2022-10-29, 17:30–17:50, Track 1
Attributing a new campaign or malware to a known group is not an exact science. The skills it requires and the considerations surrounding it aren't given nearly as much importance as the technical aspects of malware analysis in training and discussions. Yet, it is often the part that will garner the most attention from journalists and the general public. Proper attribution can add great value to a report; helping organizations relate new activity to their threat model and providing researchers and law enforcement with the means to link clusters of activity. When done wrong, however, it can undermine the credibility of the field and generate undue alarm.
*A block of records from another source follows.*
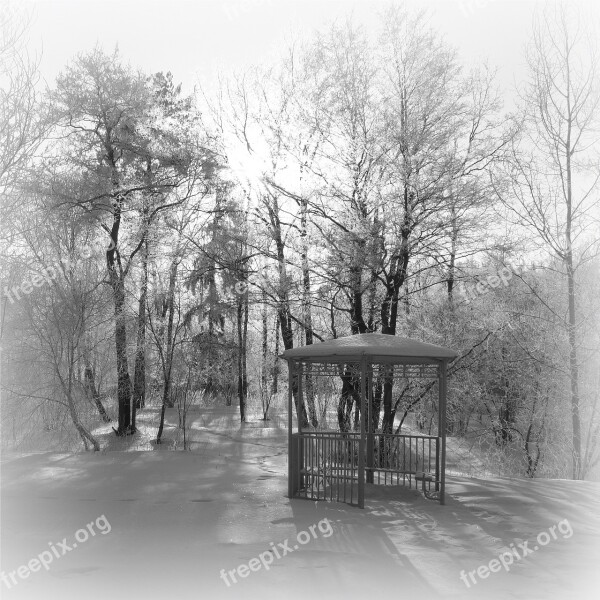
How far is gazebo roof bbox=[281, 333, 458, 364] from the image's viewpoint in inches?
360

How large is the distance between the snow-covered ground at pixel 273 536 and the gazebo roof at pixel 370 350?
2.21m

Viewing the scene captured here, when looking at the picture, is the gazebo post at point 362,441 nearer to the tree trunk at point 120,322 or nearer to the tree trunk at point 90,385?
the tree trunk at point 120,322

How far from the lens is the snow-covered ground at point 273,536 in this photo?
18.9 feet

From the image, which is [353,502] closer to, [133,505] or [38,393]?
[133,505]

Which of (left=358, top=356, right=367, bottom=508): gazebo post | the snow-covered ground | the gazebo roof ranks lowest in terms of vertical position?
the snow-covered ground

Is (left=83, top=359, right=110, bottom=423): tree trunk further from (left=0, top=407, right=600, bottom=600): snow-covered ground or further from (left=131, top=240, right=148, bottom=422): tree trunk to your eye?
(left=0, top=407, right=600, bottom=600): snow-covered ground

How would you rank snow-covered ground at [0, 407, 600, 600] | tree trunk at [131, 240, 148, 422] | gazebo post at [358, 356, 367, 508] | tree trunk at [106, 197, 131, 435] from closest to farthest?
snow-covered ground at [0, 407, 600, 600]
gazebo post at [358, 356, 367, 508]
tree trunk at [106, 197, 131, 435]
tree trunk at [131, 240, 148, 422]

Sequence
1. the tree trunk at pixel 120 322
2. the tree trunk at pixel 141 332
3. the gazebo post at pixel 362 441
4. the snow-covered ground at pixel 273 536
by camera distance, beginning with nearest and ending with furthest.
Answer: the snow-covered ground at pixel 273 536 < the gazebo post at pixel 362 441 < the tree trunk at pixel 120 322 < the tree trunk at pixel 141 332

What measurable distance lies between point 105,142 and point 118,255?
3983 mm

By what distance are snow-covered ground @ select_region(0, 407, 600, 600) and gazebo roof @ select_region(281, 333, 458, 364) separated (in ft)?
7.25

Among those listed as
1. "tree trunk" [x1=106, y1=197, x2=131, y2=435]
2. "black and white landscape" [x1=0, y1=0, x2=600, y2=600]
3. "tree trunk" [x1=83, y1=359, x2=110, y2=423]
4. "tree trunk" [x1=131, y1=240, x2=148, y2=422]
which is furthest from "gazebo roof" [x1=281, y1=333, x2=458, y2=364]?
"tree trunk" [x1=131, y1=240, x2=148, y2=422]

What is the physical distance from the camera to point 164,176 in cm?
2328

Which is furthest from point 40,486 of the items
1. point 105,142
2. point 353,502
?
point 105,142

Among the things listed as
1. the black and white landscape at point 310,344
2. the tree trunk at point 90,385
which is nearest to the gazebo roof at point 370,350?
the black and white landscape at point 310,344
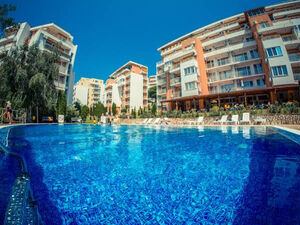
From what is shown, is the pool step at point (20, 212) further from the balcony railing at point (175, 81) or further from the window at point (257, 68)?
the window at point (257, 68)

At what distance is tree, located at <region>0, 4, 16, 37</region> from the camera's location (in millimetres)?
6609

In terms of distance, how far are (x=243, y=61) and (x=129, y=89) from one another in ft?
96.9

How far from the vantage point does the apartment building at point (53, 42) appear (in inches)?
947

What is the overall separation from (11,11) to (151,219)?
1122cm

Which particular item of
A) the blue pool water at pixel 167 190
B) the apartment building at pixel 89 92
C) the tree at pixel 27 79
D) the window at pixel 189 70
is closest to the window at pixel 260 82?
the window at pixel 189 70

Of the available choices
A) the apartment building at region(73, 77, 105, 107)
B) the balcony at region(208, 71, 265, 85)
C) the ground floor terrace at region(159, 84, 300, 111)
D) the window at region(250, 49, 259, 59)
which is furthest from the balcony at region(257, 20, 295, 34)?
the apartment building at region(73, 77, 105, 107)

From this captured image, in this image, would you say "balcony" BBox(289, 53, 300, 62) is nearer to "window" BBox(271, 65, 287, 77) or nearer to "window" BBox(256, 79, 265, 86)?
"window" BBox(271, 65, 287, 77)

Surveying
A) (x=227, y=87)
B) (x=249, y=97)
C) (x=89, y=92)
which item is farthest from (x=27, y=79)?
(x=89, y=92)

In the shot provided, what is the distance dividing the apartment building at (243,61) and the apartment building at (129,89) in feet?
52.6

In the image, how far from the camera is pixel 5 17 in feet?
22.7

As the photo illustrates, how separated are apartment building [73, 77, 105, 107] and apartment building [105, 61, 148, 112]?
10837 millimetres

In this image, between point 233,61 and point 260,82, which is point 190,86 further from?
point 260,82

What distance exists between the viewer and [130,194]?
6.64ft

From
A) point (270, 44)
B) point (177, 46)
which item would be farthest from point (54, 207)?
point (177, 46)
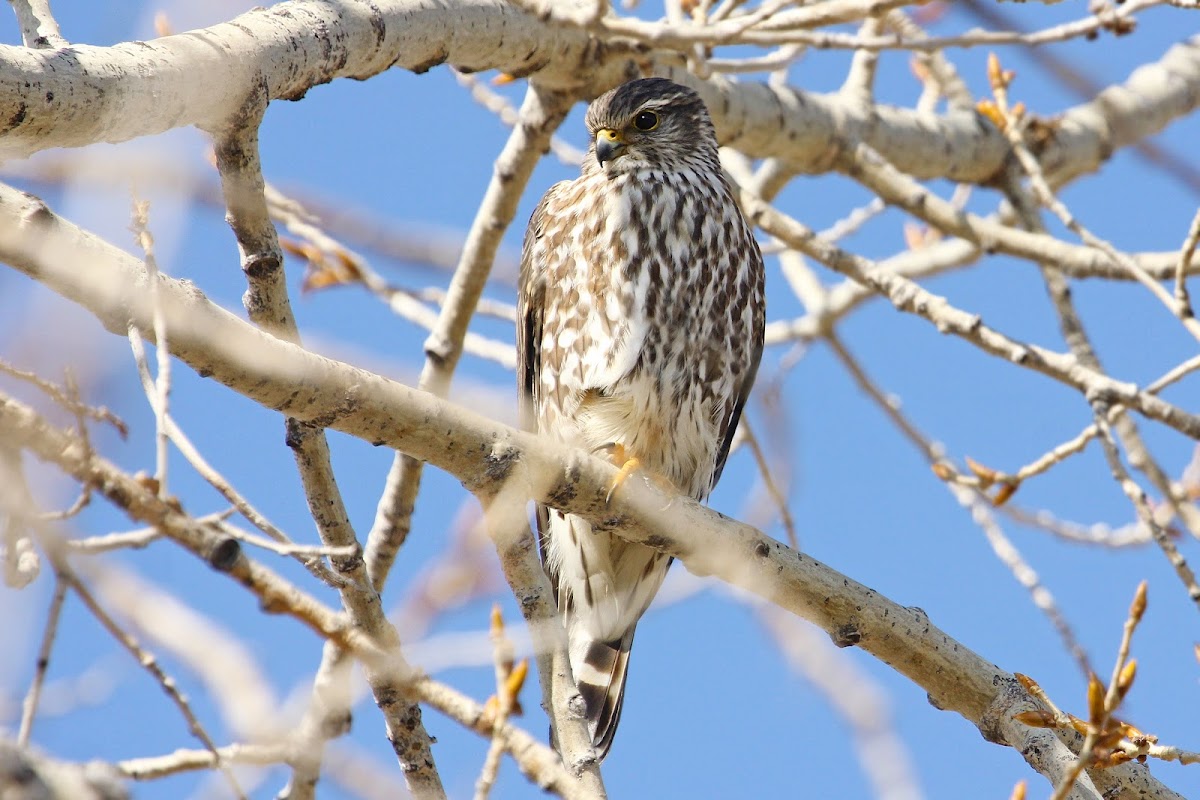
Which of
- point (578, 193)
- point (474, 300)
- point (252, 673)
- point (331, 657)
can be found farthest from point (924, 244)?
point (252, 673)

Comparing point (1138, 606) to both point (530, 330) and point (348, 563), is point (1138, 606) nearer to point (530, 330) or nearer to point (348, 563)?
point (348, 563)

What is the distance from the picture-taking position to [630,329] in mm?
4258

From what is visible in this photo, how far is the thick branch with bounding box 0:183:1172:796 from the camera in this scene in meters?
2.04

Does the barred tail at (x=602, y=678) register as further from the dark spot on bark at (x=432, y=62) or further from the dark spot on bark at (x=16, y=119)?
the dark spot on bark at (x=16, y=119)

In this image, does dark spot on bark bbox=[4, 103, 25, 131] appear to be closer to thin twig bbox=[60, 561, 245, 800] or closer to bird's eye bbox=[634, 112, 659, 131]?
thin twig bbox=[60, 561, 245, 800]

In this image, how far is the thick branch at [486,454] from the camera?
2043 mm

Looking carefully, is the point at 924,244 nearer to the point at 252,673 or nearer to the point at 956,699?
the point at 956,699

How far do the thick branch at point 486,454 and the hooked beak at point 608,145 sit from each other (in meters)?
1.62

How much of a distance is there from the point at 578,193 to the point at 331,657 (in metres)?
1.93

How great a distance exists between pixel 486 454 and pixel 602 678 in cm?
203

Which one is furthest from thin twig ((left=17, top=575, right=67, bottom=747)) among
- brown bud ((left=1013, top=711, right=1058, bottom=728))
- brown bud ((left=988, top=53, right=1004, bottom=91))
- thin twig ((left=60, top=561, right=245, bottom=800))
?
brown bud ((left=988, top=53, right=1004, bottom=91))

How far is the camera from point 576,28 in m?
2.94

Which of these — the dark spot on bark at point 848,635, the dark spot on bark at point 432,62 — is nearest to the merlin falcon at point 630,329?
the dark spot on bark at point 432,62

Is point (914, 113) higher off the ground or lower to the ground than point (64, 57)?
higher
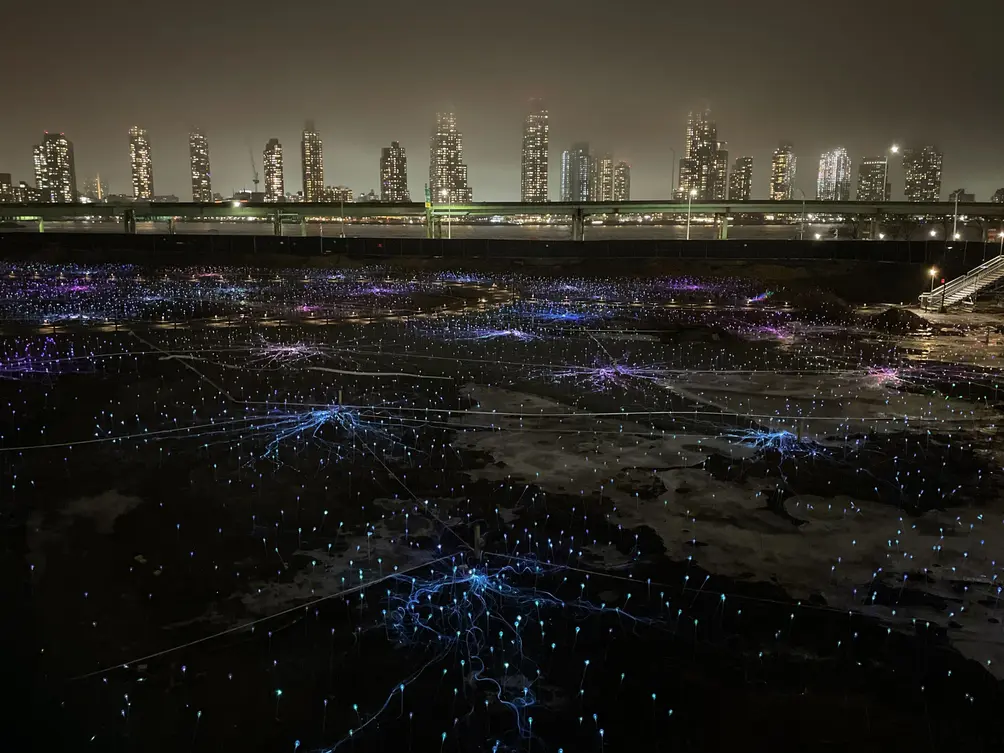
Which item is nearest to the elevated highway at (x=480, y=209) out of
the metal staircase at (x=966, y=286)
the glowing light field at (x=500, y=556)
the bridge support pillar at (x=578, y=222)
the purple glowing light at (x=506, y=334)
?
the bridge support pillar at (x=578, y=222)

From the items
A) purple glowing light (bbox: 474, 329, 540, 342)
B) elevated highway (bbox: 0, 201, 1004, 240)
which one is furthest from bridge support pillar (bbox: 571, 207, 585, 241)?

Since researchers base their attribution on available material, incorrect links can lead future efforts astray and create lasting confusion.
In this presentation, we will first explain how we do attribution using technical artifacts -- such as code similarity and tool reuse --, infrastructure, TTPs, and socio-political factors like victimology. We will use concrete examples from previous research to illustrate how these indicators can be used, or misused, to cluster activity. We will discuss the relative merits and reliability of these indicators along with how they can be combined to arrive at a more accurate conclusion.
As we go along, we'll cover the pitfalls associated with each of them, with examples of how we can get it wrong. We'll also bring up other obstacles encountered when doing attribution including the varying definitions of certain groups between various researchers, along with tool sharing and so-called "umbrella groups" that encapsulate multiple sub-groups.
The presentation will conclude with a discussion of the importance of documenting the reasons and confidence level associated with such claims. We will briefly touch on the larger ethical and social considerations that surround this issue to encourage researchers to be rigorous when attributing threats and evaluating claims from external reporting.